The immediate problem was mitigated by querying the database for past-due scheduled campaigns and manually publishing them. Additionally, the services responsible for scheduled campaigns were manually restarted to establish connections to the failover database, in effect allowing them to initiate “publish” events for scheduled campaigns as expected. 

Recurrence Prevention:

An incident response team post-mortem meeting revealed the following as recurrence prevention measures to be taken:

●      Removal of SQL comments to reduce database memory consumption.

●      Increase database instance size by upgrading the Postgres version.

●      Improve monitoring and alerting on database connections and memory usage using dedicated dashboards that include links to runbooks and mitigation instructions.

●      Fix failover and error handling in the affected services.

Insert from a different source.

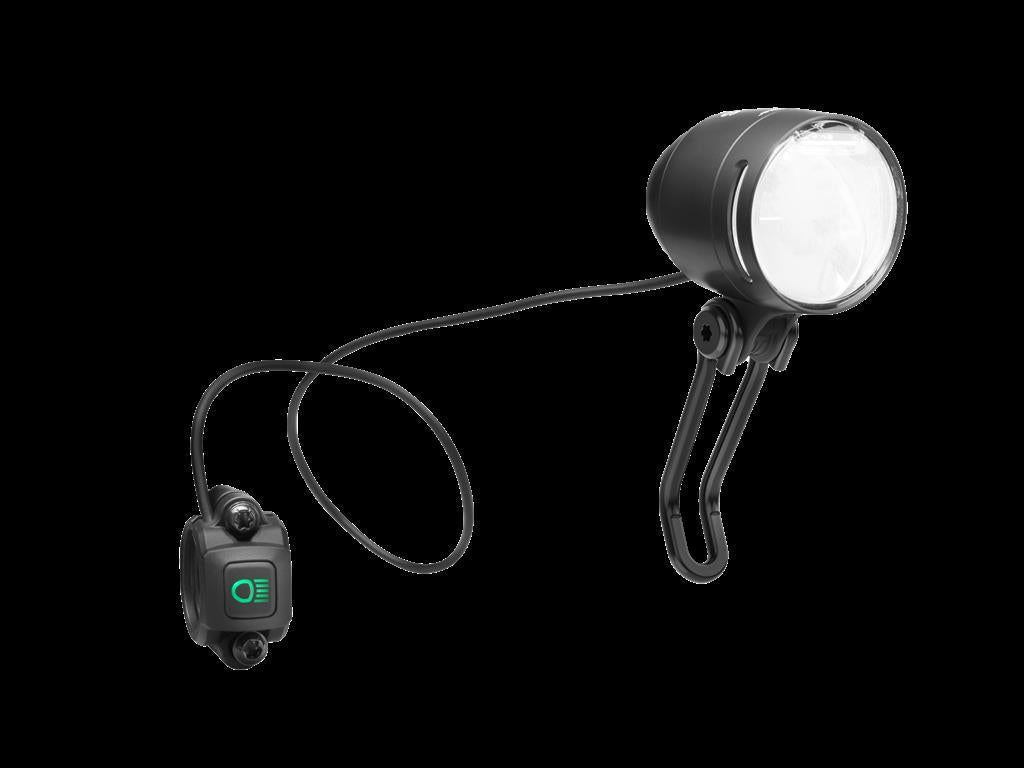 Busch & Müller High Beam, für BOSCH - das smarte System LED-E-Bike-Scheinwerfer b&m IQ-XS E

Posted Mar 21, 2024 - 16:10 UTC

Resolved
This service degradation is now considered as resolved, and all impacted services have remained available and stable.
Posted Mar 07, 2024 - 17:35 UTC
Monitoring
We have identified a potential issue that caused some scheduled campaigns not to publish at the scheduled time. This only affected campaigns that were scheduled at a specific moment in time, and those campaigns have manually been published. Any campaigns scheduled to publish from now on, should not experience any issues, and should publish at the scheduled time.

We will provide additional details in our postmortem to this service degradation.

This incident is now considered mitigated.
Posted Feb 29, 2024 - 18:08 UTC
Update
We continue to investigate the cause of this service degradation, and will provide another update within 1 hour.
Posted Feb 29, 2024 - 17:31 UTC
Update
We have manually published any scheduled campaigns if they were scheduled on or after 2/28/2024, but did not publish at the expected time.

We continue to investigate the cause of this service degradation, and will provide another update within 1 hour.
Posted Feb 29, 2024 - 16:34 UTC
Investigating
We are currently investigating reports where some scheduled campaigns did not publish at the schedule time.

We will provide an update within 1 hour.
Posted Feb 29, 2024 - 16:11 UTC
This incident affected: Products (New Studio).